■ DIRECTIONS FOR THIS TASK ■
Please turn the entries below into a numbered list, starting with the line containing "What is the" and going on through the line containing "3542 centimetres", with both of those lines included and blank lines left out.

■ DATA EXTRACT ■
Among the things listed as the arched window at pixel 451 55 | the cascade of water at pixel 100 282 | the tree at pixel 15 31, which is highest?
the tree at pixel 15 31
...
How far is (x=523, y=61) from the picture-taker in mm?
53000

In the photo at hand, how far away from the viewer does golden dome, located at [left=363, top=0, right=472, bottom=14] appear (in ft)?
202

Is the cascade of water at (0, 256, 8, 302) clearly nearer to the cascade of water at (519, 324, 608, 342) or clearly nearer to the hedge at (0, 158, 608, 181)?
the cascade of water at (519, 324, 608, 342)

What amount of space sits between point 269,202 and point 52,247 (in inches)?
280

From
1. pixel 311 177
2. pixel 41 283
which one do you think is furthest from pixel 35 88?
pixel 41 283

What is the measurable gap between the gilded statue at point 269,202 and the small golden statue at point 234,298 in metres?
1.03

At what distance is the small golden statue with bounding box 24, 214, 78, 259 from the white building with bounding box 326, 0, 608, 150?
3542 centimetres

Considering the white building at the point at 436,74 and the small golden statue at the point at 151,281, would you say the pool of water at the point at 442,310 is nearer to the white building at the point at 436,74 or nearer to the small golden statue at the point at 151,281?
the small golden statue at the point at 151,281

■ OUTPUT OF THE EXERCISE ■
1. What is the measurable gap between the gilded statue at point 269,202 and the small golden statue at point 234,298 in metres?
2. 1.03
3. At what distance is the small golden statue with bounding box 24, 214, 78, 259 from the white building with bounding box 326, 0, 608, 150?
4. 3542 centimetres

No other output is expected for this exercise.